Door Gracièla van Duinkerken
Jongeren tussen de twaalf en achttien jaar kunnen na een overtreding een Halt-straf krijgen, waarbij de nadruk niet ligt op bestraffen, maar op het corrigeren van de fout en voorkomen van slecht gedrag in de toekomst. Een Halt-straf heeft dus als doel grensoverschrijdend gedrag van minderjarigen zo vroeg mogelijk te stoppen. De Halt-straffen bestaan meestal onder andere uit werk- en leeropdrachten en gesprekken met de ouders of verzorgers. Ook het betalen van schadevergoeding of het aanbieden van excuses kunnen deel uitmaken van de straf.

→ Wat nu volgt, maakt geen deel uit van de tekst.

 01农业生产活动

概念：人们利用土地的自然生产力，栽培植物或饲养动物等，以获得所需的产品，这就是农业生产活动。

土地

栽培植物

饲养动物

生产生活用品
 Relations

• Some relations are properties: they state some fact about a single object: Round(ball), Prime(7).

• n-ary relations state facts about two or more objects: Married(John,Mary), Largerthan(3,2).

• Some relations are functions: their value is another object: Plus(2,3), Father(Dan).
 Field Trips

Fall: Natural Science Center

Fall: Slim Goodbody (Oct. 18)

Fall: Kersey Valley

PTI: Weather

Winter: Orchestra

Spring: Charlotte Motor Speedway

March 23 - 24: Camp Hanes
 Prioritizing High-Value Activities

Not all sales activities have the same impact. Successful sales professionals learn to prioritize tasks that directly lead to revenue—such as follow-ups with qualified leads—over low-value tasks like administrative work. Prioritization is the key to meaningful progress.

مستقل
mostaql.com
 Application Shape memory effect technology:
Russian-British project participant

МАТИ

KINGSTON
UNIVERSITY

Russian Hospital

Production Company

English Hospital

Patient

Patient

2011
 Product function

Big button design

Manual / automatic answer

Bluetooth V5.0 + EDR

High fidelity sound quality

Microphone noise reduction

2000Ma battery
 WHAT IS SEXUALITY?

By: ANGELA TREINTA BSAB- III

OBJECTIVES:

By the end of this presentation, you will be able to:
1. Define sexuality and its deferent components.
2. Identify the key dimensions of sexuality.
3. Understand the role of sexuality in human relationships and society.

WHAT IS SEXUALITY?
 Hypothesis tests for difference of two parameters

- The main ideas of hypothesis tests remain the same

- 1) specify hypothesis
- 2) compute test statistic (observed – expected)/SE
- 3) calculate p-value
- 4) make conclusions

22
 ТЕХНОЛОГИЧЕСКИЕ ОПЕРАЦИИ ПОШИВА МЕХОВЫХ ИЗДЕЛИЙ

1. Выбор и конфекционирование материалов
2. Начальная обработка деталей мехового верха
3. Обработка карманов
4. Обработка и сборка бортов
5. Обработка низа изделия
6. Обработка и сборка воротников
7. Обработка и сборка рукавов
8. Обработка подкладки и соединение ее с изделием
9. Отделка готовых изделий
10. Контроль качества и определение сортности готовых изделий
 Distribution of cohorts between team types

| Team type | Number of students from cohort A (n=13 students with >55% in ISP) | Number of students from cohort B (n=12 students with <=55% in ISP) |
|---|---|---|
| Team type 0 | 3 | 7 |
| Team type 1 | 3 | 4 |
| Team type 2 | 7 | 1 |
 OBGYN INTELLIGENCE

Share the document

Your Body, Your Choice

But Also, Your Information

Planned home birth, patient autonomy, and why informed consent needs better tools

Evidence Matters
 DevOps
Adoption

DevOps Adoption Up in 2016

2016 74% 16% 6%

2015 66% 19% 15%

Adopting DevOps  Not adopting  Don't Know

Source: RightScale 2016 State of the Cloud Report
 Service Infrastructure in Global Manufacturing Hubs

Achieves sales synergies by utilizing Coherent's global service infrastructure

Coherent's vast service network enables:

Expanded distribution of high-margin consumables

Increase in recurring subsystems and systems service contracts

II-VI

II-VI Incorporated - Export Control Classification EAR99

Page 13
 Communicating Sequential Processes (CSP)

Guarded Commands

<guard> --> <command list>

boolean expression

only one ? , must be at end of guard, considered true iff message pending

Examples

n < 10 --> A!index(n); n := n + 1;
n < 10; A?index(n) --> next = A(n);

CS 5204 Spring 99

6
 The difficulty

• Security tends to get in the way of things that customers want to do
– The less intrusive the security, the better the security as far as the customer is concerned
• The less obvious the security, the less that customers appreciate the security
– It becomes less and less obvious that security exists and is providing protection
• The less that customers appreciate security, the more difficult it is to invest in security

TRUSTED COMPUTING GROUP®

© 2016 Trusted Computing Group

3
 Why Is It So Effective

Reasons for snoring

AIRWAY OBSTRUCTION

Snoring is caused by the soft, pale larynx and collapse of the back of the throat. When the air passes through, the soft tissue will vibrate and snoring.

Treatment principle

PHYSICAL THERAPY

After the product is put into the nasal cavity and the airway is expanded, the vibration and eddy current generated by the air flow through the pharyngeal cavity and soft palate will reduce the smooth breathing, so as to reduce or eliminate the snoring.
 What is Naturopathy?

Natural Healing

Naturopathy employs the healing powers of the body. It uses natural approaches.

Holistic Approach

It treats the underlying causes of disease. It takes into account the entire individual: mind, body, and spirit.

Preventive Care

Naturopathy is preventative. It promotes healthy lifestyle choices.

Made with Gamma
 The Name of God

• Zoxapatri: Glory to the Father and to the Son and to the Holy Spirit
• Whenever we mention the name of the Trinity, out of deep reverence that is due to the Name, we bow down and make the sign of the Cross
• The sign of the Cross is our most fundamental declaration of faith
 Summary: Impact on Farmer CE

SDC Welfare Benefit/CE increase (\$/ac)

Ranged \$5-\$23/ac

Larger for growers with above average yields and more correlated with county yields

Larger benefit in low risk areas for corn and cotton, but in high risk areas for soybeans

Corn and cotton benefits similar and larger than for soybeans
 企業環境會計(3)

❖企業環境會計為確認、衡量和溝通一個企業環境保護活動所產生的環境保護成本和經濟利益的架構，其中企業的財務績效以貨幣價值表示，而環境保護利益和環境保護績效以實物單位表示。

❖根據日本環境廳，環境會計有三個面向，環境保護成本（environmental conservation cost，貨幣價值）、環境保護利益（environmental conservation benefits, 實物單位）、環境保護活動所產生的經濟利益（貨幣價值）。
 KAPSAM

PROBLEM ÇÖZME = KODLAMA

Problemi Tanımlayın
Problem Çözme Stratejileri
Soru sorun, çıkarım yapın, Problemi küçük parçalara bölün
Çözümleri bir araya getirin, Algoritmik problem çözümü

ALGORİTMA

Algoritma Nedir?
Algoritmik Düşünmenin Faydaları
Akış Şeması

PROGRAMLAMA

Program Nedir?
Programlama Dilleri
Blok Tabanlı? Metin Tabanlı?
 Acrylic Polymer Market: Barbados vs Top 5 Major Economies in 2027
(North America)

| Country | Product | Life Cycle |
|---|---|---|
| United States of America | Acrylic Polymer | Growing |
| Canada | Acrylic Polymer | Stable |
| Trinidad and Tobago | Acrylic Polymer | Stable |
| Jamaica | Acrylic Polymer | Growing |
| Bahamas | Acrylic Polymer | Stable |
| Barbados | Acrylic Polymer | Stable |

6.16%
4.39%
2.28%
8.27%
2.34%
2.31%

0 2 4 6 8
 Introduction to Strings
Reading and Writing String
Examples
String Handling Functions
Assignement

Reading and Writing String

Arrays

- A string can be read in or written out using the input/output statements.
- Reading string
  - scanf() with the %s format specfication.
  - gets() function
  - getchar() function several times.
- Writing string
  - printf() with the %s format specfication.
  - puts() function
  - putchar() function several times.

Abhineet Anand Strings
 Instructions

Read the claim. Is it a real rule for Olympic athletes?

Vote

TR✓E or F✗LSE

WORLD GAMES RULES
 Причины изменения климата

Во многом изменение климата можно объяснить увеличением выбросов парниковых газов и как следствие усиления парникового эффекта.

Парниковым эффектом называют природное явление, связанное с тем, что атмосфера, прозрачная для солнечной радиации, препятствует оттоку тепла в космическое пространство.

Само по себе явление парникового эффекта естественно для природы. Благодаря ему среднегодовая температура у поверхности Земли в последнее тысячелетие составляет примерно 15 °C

Volgens het jaarverslag van Halt werden onder andere minder alternatieve straffen uitgedeeld voor schoolverzuim, winkeldiefstal en vernieling. Het aantal straffen voor schoolverzuim nam het sterkst af, namelijk van 2.401 in 2019 naar 968 gevallen in 2020. Daarentegen was sprake van een grote stijging van het aantal verkeersdelicten, namelijk van 258 naar 1.395, maar dat kwam omdat voor het eerst ook Halt-straffen werden gegeven voor het rijden zonder rijbewijs. Ook kregen veel jongeren een coronagerelateerde straf. Een op de tien straffen had in 2020 te maken met het coronavirus, bijvoorbeeld door overtreding van het samenscholingsverbod.
Een aantal alternatieve straffen kon in 2020 niet worden opgelegd vanwege de coronapandemie. Gebruikelijke alternatieve straffen, zoals werken in een verpleeghuis of op een kinderboerderij, konden vanwege Corona niet opgelegd worden. In plaats daarvan moesten jongeren die een Halt-straf opgelegd hadden gekregen bijvoorbeeld boodschappen doen voor ouderen, helpen bij het maken van huiswerk van familieleden of klusjes doen in huis. Als bewijs moesten zij dan foto’s en filmpjes daarvan opsturen.